» **EXERCISE AIM**
Output all the data exactly as it appears below.
+++ GIVEN ENTRIES +++
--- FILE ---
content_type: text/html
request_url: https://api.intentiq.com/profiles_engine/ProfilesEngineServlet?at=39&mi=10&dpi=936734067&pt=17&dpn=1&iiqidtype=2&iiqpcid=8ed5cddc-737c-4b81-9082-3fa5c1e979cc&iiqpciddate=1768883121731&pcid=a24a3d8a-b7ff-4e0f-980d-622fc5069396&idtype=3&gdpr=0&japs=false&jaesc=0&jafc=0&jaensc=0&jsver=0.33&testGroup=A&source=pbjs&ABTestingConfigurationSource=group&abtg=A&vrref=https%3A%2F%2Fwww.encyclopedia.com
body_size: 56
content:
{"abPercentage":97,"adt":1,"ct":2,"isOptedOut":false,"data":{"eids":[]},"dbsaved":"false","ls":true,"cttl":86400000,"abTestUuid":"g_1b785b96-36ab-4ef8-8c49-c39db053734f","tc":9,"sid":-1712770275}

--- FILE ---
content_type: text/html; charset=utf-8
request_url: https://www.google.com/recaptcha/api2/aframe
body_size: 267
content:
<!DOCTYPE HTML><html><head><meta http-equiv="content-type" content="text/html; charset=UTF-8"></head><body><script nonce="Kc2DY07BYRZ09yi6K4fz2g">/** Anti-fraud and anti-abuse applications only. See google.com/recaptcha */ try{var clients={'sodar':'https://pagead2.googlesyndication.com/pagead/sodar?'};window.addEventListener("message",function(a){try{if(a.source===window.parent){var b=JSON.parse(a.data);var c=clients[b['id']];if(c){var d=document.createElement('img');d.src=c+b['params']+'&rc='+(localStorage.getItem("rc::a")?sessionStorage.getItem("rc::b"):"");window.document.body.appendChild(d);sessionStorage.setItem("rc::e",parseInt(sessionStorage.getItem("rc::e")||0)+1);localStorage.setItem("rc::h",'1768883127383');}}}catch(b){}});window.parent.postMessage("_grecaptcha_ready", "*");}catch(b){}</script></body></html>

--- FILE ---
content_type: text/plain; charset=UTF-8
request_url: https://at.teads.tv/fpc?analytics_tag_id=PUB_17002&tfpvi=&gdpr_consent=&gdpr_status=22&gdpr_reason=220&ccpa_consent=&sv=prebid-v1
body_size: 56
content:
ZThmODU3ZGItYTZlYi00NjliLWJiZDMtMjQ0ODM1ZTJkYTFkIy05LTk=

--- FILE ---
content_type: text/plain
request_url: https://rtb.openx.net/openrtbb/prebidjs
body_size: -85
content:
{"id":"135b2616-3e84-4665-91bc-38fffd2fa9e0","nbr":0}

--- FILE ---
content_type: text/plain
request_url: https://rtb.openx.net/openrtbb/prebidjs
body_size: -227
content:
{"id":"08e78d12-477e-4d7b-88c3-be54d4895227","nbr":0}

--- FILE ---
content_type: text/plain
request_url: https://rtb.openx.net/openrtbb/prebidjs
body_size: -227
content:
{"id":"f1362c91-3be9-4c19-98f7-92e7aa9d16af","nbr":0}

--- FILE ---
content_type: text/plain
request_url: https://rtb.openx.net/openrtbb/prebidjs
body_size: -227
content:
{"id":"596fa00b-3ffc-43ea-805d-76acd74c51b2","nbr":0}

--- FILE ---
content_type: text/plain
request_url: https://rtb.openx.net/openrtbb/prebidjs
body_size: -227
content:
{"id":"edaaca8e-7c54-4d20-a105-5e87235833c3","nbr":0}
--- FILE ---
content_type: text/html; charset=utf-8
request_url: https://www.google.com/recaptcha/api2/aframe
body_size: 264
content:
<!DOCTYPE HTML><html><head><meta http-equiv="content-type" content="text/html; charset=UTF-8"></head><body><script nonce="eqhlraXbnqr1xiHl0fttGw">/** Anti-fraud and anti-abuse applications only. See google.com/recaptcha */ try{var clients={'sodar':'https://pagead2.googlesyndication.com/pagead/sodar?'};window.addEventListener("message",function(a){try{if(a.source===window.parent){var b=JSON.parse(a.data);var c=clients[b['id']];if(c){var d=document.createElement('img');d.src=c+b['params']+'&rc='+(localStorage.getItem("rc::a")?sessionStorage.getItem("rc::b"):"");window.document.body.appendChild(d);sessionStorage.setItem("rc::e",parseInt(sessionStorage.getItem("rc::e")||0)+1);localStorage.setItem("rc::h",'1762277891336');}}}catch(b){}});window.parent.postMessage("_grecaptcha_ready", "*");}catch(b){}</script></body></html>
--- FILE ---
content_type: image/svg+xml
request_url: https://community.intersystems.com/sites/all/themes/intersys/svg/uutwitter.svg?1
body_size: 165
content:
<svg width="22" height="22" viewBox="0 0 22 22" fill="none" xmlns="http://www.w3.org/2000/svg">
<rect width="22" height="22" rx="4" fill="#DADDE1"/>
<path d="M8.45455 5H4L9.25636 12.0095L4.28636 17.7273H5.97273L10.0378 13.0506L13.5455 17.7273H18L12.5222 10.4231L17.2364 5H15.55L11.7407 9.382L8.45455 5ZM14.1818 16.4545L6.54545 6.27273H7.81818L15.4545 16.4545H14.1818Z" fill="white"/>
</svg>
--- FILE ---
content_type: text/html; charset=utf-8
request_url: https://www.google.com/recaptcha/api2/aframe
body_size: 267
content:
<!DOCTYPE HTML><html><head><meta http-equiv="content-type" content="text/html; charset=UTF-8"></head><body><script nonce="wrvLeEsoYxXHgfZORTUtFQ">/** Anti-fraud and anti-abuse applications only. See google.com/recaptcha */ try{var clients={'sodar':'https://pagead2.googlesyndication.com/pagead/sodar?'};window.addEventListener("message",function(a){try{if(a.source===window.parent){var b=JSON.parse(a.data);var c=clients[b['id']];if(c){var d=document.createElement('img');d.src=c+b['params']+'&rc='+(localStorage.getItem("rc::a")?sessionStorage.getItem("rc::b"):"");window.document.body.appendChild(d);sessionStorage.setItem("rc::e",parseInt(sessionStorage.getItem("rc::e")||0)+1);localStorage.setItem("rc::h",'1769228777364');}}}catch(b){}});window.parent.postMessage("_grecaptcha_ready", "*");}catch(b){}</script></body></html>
+++
» **EXPECTED ANSWER**
--- FILE ---
content_type: text/html
request_url: https://api.intentiq.com/profiles_engine/ProfilesEngineServlet?at=39&mi=10&dpi=936734067&pt=17&dpn=1&iiqidtype=2&iiqpcid=8ed5cddc-737c-4b81-9082-3fa5c1e979cc&iiqpciddate=1768883121731&pcid=a24a3d8a-b7ff-4e0f-980d-622fc5069396&idtype=3&gdpr=0&japs=false&jaesc=0&jafc=0&jaensc=0&jsver=0.33&testGroup=A&source=pbjs&ABTestingConfigurationSource=group&abtg=A&vrref=https%3A%2F%2Fwww.encyclopedia.com
body_size: 56
content:
{"abPercentage":97,"adt":1,"ct":2,"isOptedOut":false,"data":{"eids":[]},"dbsaved":"false","ls":true,"cttl":86400000,"abTestUuid":"g_1b785b96-36ab-4ef8-8c49-c39db053734f","tc":9,"sid":-1712770275}

--- FILE ---
content_type: text/html; charset=utf-8
request_url: https://www.google.com/recaptcha/api2/aframe
body_size: 267
content:
<!DOCTYPE HTML><html><head><meta http-equiv="content-type" content="text/html; charset=UTF-8"></head><body><script nonce="Kc2DY07BYRZ09yi6K4fz2g">/** Anti-fraud and anti-abuse applications only. See google.com/recaptcha */ try{var clients={'sodar':'https://pagead2.googlesyndication.com/pagead/sodar?'};window.addEventListener("message",function(a){try{if(a.source===window.parent){var b=JSON.parse(a.data);var c=clients[b['id']];if(c){var d=document.createElement('img');d.src=c+b['params']+'&rc='+(localStorage.getItem("rc::a")?sessionStorage.getItem("rc::b"):"");window.document.body.appendChild(d);sessionStorage.setItem("rc::e",parseInt(sessionStorage.getItem("rc::e")||0)+1);localStorage.setItem("rc::h",'1768883127383');}}}catch(b){}});window.parent.postMessage("_grecaptcha_ready", "*");}catch(b){}</script></body></html>

--- FILE ---
content_type: text/plain; charset=UTF-8
request_url: https://at.teads.tv/fpc?analytics_tag_id=PUB_17002&tfpvi=&gdpr_consent=&gdpr_status=22&gdpr_reason=220&ccpa_consent=&sv=prebid-v1
body_size: 56
content:
ZThmODU3ZGItYTZlYi00NjliLWJiZDMtMjQ0ODM1ZTJkYTFkIy05LTk=

--- FILE ---
content_type: text/plain
request_url: https://rtb.openx.net/openrtbb/prebidjs
body_size: -85
content:
{"id":"135b2616-3e84-4665-91bc-38fffd2fa9e0","nbr":0}

--- FILE ---
content_type: text/plain
request_url: https://rtb.openx.net/openrtbb/prebidjs
body_size: -227
content:
{"id":"08e78d12-477e-4d7b-88c3-be54d4895227","nbr":0}

--- FILE ---
content_type: text/plain
request_url: https://rtb.openx.net/openrtbb/prebidjs
body_size: -227
content:
{"id":"f1362c91-3be9-4c19-98f7-92e7aa9d16af","nbr":0}

--- FILE ---
content_type: text/plain
request_url: https://rtb.openx.net/openrtbb/prebidjs
body_size: -227
content:
{"id":"596fa00b-3ffc-43ea-805d-76acd74c51b2","nbr":0}

--- FILE ---
content_type: text/plain
request_url: https://rtb.openx.net/openrtbb/prebidjs
body_size: -227
content:
{"id":"edaaca8e-7c54-4d20-a105-5e87235833c3","nbr":0}
--- FILE ---
content_type: text/html; charset=utf-8
request_url: https://www.google.com/recaptcha/api2/aframe
body_size: 264
content:
<!DOCTYPE HTML><html><head><meta http-equiv="content-type" content="text/html; charset=UTF-8"></head><body><script nonce="eqhlraXbnqr1xiHl0fttGw">/** Anti-fraud and anti-abuse applications only. See google.com/recaptcha */ try{var clients={'sodar':'https://pagead2.googlesyndication.com/pagead/sodar?'};window.addEventListener("message",function(a){try{if(a.source===window.parent){var b=JSON.parse(a.data);var c=clients[b['id']];if(c){var d=document.createElement('img');d.src=c+b['params']+'&rc='+(localStorage.getItem("rc::a")?sessionStorage.getItem("rc::b"):"");window.document.body.appendChild(d);sessionStorage.setItem("rc::e",parseInt(sessionStorage.getItem("rc::e")||0)+1);localStorage.setItem("rc::h",'1762277891336');}}}catch(b){}});window.parent.postMessage("_grecaptcha_ready", "*");}catch(b){}</script></body></html>
--- FILE ---
content_type: image/svg+xml
request_url: https://community.intersystems.com/sites/all/themes/intersys/svg/uutwitter.svg?1
body_size: 165
content:
<svg width="22" height="22" viewBox="0 0 22 22" fill="none" xmlns="http://www.w3.org/2000/svg">
<rect width="22" height="22" rx="4" fill="#DADDE1"/>
<path d="M8.45455 5H4L9.25636 12.0095L4.28636 17.7273H5.97273L10.0378 13.0506L13.5455 17.7273H18L12.5222 10.4231L17.2364 5H15.55L11.7407 9.382L8.45455 5ZM14.1818 16.4545L6.54545 6.27273H7.81818L15.4545 16.4545H14.1818Z" fill="white"/>
</svg>
--- FILE ---
content_type: text/html; charset=utf-8
request_url: https://www.google.com/recaptcha/api2/aframe
body_size: 267
content:
<!DOCTYPE HTML><html><head><meta http-equiv="content-type" content="text/html; charset=UTF-8"></head><body><script nonce="wrvLeEsoYxXHgfZORTUtFQ">/** Anti-fraud and anti-abuse applications only. See google.com/recaptcha */ try{var clients={'sodar':'https://pagead2.googlesyndication.com/pagead/sodar?'};window.addEventListener("message",function(a){try{if(a.source===window.parent){var b=JSON.parse(a.data);var c=clients[b['id']];if(c){var d=document.createElement('img');d.src=c+b['params']+'&rc='+(localStorage.getItem("rc::a")?sessionStorage.getItem("rc::b"):"");window.document.body.appendChild(d);sessionStorage.setItem("rc::e",parseInt(sessionStorage.getItem("rc::e")||0)+1);localStorage.setItem("rc::h",'1769228777364');}}}catch(b){}});window.parent.postMessage("_grecaptcha_ready", "*");}catch(b){}</script></body></html>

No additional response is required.